An alkali-soluble resin having a repeating unit derived from methacrylic acid (MAA unit), a repeating unit derived from methyl methacrylate (MMA unit), a repeating unit derived from butyl acrylate (BA unit), and a repeating unit derived from styrene (ST unit) was prepared. The weight average molecular weight (Mw) of the alkali-soluble resin was 20000 and the acid value was 100mgKOH/g. The mass ratio of each repeating unit in the alkali-soluble resin is "MAA unit: MMA unit: BA unit: ST unit=40:15:30:15". 100 parts by mass of the alkali-soluble resin was mixed with an aqueous potassium hydroxide solution containing 10.5 parts by mass of potassium hydroxide.
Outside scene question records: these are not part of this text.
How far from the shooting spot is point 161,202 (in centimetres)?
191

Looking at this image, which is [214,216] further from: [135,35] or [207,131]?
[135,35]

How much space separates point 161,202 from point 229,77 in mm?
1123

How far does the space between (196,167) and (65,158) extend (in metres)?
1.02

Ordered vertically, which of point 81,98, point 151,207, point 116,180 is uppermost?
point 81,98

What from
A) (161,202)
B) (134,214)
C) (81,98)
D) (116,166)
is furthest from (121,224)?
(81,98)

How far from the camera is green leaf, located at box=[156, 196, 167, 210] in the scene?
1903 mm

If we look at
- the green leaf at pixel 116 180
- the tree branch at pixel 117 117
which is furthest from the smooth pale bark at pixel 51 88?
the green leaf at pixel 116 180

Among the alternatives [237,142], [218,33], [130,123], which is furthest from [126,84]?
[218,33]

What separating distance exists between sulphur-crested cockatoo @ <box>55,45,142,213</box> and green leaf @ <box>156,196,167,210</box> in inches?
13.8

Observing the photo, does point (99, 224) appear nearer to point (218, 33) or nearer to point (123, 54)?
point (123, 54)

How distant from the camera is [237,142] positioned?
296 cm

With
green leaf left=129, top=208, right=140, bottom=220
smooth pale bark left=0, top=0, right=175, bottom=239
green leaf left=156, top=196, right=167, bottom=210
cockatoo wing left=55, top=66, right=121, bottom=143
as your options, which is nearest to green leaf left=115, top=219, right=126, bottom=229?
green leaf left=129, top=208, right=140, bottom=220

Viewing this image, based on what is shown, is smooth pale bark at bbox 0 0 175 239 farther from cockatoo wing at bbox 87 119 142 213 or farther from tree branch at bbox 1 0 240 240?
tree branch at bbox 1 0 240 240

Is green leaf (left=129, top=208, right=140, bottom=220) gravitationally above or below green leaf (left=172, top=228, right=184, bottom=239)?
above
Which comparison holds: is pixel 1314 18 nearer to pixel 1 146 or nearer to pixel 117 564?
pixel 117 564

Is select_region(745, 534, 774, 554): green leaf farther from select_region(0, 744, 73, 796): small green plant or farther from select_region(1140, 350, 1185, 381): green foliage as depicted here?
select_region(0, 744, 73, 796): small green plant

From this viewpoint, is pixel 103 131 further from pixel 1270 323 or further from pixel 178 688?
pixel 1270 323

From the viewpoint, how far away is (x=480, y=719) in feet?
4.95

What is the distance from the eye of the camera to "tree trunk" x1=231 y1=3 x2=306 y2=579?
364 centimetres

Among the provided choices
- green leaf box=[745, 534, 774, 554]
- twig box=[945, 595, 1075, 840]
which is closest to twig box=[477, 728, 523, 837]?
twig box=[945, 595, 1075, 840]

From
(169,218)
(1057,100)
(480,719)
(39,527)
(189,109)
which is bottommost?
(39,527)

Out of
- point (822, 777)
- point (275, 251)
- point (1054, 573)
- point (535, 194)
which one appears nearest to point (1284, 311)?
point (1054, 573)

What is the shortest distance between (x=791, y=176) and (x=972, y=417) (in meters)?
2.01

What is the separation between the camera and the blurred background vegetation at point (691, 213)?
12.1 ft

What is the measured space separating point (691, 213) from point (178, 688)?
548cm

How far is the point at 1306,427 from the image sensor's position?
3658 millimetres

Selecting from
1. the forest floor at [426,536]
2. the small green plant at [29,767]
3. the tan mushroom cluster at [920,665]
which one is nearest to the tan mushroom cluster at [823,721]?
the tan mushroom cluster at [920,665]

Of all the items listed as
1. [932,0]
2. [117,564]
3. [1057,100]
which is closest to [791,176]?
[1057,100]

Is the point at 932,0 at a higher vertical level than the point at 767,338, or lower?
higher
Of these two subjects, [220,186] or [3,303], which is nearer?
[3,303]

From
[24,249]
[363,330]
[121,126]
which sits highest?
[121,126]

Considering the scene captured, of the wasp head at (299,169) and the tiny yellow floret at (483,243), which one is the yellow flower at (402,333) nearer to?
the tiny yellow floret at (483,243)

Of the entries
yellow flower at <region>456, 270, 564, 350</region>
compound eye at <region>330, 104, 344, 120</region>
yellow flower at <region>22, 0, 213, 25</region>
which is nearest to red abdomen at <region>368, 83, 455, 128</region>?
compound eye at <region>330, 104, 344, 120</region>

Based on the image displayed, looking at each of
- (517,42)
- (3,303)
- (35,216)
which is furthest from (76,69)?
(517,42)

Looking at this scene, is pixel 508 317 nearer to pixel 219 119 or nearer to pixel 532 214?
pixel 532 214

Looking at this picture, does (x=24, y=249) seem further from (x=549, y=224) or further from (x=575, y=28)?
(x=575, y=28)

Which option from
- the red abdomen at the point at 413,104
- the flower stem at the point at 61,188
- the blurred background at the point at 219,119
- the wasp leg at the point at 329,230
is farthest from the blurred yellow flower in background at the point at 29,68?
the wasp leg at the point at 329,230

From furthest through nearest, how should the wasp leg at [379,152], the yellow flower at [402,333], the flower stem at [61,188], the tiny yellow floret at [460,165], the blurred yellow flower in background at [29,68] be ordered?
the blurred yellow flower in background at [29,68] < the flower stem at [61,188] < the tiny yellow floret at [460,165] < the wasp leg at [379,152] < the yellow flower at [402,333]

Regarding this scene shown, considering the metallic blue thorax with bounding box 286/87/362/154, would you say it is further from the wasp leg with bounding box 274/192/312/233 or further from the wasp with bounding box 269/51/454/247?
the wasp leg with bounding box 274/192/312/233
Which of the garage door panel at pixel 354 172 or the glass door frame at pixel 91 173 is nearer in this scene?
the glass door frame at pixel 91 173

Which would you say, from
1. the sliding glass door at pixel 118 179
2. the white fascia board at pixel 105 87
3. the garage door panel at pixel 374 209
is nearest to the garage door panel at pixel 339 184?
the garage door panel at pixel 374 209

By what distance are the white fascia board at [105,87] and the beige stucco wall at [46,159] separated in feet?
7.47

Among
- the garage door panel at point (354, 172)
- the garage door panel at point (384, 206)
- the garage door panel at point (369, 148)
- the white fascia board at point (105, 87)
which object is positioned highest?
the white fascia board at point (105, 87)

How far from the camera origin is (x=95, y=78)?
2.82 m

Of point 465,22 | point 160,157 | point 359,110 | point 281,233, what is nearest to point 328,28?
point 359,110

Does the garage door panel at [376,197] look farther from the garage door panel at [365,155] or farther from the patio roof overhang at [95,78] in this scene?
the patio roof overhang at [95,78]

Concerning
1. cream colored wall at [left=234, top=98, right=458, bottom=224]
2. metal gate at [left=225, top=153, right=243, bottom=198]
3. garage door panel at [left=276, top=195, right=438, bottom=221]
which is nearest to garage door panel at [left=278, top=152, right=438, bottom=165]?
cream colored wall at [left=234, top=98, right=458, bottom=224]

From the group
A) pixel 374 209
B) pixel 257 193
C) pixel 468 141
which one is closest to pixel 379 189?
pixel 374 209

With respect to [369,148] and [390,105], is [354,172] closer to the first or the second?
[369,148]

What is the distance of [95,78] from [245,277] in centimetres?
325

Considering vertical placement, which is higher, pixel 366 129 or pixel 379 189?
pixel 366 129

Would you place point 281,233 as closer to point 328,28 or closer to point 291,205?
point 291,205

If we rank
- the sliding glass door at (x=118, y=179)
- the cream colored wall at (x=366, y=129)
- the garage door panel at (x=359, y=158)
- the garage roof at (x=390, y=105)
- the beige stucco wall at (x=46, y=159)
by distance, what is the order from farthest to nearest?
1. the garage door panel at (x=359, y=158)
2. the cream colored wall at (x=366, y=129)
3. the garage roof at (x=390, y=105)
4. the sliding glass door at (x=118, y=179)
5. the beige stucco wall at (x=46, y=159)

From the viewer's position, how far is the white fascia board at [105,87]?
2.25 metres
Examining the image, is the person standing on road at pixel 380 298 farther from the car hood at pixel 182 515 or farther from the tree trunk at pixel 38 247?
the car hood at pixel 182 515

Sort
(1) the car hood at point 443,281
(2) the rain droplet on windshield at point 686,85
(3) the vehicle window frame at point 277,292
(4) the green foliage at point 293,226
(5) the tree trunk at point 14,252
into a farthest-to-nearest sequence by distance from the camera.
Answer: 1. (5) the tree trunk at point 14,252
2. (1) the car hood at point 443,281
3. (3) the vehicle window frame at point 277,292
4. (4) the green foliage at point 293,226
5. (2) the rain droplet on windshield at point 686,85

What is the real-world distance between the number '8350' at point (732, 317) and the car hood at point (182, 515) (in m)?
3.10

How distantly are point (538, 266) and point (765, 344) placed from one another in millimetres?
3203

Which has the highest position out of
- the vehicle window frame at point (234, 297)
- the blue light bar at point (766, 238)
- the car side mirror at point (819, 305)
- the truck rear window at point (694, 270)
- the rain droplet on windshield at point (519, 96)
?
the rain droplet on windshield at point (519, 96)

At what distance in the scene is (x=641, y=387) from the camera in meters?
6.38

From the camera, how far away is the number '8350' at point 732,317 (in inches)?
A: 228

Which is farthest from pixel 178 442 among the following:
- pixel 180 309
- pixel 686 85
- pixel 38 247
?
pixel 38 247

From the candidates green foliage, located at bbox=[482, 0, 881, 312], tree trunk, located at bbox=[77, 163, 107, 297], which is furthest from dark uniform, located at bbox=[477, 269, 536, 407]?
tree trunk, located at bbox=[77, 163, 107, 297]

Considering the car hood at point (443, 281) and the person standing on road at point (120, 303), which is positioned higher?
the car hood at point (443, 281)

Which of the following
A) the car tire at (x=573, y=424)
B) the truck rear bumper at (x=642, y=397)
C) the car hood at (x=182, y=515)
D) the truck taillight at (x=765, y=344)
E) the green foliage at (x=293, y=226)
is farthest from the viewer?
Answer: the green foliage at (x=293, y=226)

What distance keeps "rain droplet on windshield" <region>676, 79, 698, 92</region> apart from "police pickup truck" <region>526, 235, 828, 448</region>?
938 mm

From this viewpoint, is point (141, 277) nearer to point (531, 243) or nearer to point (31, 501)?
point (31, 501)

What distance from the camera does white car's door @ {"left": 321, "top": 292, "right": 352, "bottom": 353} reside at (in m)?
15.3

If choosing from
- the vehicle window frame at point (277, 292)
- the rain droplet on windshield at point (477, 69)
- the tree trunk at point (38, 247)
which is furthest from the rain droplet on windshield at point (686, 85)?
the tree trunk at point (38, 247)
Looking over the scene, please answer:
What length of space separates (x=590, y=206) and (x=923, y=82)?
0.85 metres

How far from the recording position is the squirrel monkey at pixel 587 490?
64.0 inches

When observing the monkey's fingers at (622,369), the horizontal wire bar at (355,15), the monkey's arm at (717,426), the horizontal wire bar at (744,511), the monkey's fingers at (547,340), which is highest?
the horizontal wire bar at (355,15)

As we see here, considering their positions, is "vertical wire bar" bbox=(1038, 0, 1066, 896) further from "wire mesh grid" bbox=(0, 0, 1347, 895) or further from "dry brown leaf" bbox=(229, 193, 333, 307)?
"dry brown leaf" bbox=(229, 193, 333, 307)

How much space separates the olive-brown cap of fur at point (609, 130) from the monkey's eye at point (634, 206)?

Thus, the alkali-soluble resin was neutralized with an equal amount (strictly 105%) of KOH. Thus, a second resin solution containing a second resin and water was obtained.

(preparation of pigment Dispersion)

As the components in Table 1 below, a pigment (LIONOL (Japanese registered trademark) blue FG-7330; copper phthalocyanine; color index: pigment blue 15:3), the above-mentioned second resin solution, OLFINE (Japanese registered trademark) E1010 (ethylene oxide adduct of acetylene glycol) manufactured by Nissan chemical industry Co., ltd.) as a surfactant, and ion-exchanged water were placed in a vessel having a capacity of 0.6L. Then, the vessel content was wet-dispersed using a medium wet-dispersing machine (DYNO (japanese registered trademark) -mils, manufactured by Willy a. Bachofen (WAB)) company.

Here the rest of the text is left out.